Nous voulons, d’abord, éviter les hausses de loyer. A cet égard, il s’agit d’appliquer (et donc de contrôler et de sanctionner) le cadre juridique existant en matière de relations bailleurs-locataire et notamment la question du loyer. Un bailleur doit respecter certaines règles telle que l’enregistrement du bail est obligatoire sans quoi l’indexation du loyer n’est pas permise. Même chose pour le certificat PEB  qui a dû être transmis au locataire faute de quoi l’indexation du loyer est illégale. En outre, nous souhaitons étudier toutes les possibilités permettant de limiter l’indexation des loyers, particulièrement pour les biens ayant une mauvaise performance énergétique mais aussi de réduire les possibilités d’augmentations des loyers, hors indexation, entre deux baux classiques. En effet, il est totalement anormal qu’un loyer puisse être augmenter entre deux contrats de bails si de réels investissements n’ont pas été consentis.

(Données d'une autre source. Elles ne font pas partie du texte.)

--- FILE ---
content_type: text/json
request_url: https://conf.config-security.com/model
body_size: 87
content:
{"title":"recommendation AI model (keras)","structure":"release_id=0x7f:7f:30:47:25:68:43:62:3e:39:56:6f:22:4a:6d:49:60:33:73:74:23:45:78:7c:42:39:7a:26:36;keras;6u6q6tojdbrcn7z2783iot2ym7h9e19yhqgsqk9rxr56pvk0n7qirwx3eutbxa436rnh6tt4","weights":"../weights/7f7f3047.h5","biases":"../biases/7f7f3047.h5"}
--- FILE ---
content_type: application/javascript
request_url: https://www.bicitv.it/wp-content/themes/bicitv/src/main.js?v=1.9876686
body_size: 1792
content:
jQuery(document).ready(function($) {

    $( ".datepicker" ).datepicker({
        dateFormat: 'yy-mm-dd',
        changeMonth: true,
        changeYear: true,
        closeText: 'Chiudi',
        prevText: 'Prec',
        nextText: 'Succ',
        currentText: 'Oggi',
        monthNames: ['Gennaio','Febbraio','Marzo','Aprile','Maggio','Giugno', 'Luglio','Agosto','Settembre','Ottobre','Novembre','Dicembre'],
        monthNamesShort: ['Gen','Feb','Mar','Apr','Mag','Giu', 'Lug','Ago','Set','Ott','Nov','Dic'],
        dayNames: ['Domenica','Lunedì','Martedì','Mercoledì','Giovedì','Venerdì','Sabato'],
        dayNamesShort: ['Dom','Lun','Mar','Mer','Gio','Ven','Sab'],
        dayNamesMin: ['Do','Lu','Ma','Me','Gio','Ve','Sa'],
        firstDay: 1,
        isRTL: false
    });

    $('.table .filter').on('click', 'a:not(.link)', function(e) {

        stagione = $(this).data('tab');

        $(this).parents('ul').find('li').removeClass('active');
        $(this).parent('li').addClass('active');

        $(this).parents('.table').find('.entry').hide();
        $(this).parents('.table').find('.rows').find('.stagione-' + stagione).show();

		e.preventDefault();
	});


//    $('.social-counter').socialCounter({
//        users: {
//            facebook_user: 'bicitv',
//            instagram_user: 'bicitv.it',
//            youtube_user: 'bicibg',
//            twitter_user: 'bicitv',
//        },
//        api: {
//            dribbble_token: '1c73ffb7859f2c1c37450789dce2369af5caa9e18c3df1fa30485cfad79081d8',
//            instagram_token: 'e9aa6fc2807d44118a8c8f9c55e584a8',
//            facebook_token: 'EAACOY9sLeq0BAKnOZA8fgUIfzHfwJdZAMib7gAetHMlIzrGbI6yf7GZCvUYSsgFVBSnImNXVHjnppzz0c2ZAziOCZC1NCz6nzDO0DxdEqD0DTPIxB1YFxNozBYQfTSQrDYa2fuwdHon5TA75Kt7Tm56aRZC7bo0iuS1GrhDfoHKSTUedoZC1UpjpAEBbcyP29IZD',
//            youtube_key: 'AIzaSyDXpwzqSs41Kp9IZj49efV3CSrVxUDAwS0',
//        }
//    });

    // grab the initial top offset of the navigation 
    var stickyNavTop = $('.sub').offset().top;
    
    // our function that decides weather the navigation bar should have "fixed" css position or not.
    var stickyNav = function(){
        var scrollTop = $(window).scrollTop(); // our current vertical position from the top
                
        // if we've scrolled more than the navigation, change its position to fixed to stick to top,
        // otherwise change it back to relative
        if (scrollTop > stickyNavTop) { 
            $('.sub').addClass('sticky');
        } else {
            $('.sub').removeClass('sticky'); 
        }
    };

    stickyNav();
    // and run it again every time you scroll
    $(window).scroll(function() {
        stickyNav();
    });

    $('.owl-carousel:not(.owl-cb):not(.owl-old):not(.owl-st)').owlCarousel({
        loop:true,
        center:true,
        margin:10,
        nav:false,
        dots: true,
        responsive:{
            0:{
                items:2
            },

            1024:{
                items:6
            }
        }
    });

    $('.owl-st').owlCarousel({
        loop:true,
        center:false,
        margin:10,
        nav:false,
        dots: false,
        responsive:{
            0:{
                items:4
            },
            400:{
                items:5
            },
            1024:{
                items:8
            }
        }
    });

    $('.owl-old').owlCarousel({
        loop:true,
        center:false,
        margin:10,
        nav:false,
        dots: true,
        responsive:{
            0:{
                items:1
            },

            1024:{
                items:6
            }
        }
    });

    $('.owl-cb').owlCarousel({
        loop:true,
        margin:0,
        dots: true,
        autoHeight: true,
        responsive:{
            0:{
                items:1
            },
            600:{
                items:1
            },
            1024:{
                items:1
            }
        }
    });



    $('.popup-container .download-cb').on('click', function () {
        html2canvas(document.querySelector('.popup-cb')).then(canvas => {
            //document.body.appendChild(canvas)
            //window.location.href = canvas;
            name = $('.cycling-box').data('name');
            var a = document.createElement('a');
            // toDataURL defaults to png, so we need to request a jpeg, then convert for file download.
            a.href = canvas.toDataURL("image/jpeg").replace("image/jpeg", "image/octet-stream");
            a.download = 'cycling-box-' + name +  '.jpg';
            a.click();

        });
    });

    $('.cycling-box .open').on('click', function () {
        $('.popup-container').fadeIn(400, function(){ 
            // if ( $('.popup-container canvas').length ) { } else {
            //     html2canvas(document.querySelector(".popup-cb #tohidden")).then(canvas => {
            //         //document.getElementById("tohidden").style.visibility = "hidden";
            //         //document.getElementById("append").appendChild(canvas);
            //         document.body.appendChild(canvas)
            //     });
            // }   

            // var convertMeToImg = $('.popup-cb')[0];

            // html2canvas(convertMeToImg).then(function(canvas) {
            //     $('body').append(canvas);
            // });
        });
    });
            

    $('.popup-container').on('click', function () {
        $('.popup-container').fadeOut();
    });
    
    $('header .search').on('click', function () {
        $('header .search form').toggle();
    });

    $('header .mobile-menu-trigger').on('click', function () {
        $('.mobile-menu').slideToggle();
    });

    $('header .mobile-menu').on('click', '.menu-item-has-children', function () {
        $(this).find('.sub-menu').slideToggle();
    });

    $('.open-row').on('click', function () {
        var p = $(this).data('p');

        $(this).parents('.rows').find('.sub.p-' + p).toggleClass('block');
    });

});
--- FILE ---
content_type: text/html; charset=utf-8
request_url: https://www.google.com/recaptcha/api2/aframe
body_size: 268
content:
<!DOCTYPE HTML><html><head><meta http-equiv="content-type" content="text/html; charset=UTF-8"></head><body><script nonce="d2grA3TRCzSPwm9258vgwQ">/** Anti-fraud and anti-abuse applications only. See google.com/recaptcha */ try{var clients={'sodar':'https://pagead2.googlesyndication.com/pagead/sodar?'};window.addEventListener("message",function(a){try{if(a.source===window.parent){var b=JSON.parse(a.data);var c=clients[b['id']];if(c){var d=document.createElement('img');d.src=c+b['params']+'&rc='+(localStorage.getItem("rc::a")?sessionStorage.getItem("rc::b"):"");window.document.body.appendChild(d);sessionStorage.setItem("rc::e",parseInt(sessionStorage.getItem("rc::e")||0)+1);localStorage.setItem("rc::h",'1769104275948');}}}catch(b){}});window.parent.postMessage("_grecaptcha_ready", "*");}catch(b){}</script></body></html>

Ensuite, nous entendons lutter contre les loyers abusifs. A cet égard, nous voulons mettre sur pied les commissions paritaires locatives – organe de médiation reprenant les représentants des locataires et bailleurs qui permet aux parties de s’accorder ou aux juges de paix d’avoir un avis éclairé en cas de plainte – et inscrire dans la législation la définition de loyer abusif, comme nous l’avons fait à Bruxelles. Le bailleur ne pourra alors plus demander à son locataire un loyer dit abusif (soit supérieur de 20% au loyer référencé par la grille des loyers). Nous veillerons, parallèlement, à ce que cela soit respecté. Parallèlement, nous renforcerons encore l’information des locataires sur leurs droits (notamment en imposant de figurer dans le bail le loyer de référence ainsi que les loyers précédents) et nous faciliterons l’activation de leurs droits par les locataires (via un accès facilité et accompagné par une association à la justice ou de meilleurs collaborations avec les CPAS).

Enfin, nous stimulerons les baisses de loyers, via un renforcement des Agences Immobilières Sociales d’une part, et par la mise en œuvre d’un dispositif de conventionnement d’autre part. Ce dernier vise à conditionner l’octroi de toute aide publique à l’application d’un loyer raisonnable se référant à la grille des loyers.